La sua casa deve rimanere pura, pura come le sue convinzioni, come il dio a sua immagine e somiglianza che assolve chi lo santifica ciecamente e danna invece chi del dubbio ne fa ragione di vita. Quel monaco non ha incertezze, con il suo bastone dispensa e divide, tasta e impone e nell’agitarlo tra sé talvolta a mezz’aria, tradisce il suo pensiero di cupo rancore.

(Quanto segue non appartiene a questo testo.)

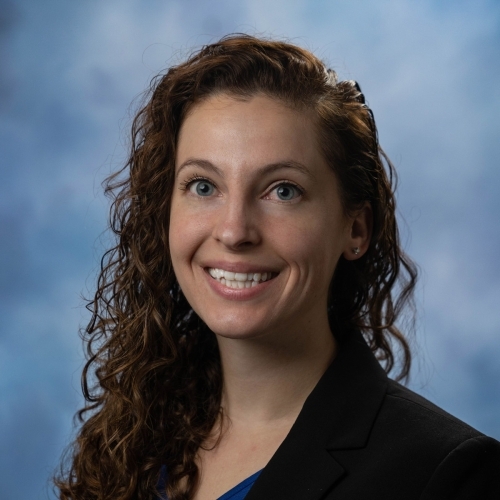 Abigail Miriam Erinc, MD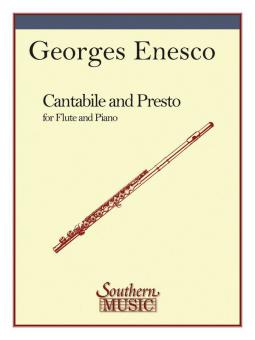 Cantabile and Presto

Ha visto due ragazzi, aria da studenti curiosi e rilassati che si sorridono spesso. Lei in gonna pantalone, corta quanto la giovane età richiede e una maglietta che pur appena scollata, riesce a malapena a contenere con discrezione il seno fresco dei vent’anni. Lui, della stessa età, con spessi occhiali e il viso di chi si divide tra libri e sogni, indossa una maglietta simile a quella della sua compagna, il cui però unico pregio è quello di mettere in mostra la corporatura esile di chi con lo sport non ha mai poi tanto legato.

Sono seduti su una panca all’inizio del presbiterio e danno le spalle all’altare maggiore, lui con la mano indica uno dei grandi quadri del transetto, le dice qualcosa con aria soddisfatta mentre lei lo guarda tra l’ammirato e il divertito.

Il monaco si accosta con la rapidità che gli permette il suo stare deformemente ripiegato sul lato sinistro, cammina senza poggiare per terra il suo bastone, anzi lo protende in avanti come a scavare un solco, come a fendere l’aria. Si accosta ai due ragazzi e vedo che dice qualcosa, purtroppo sono distanti e non riesco a sentire, agita il bastone e per quanto lo tenga basso, i suoi movimenti hanno del minaccioso e autoritario.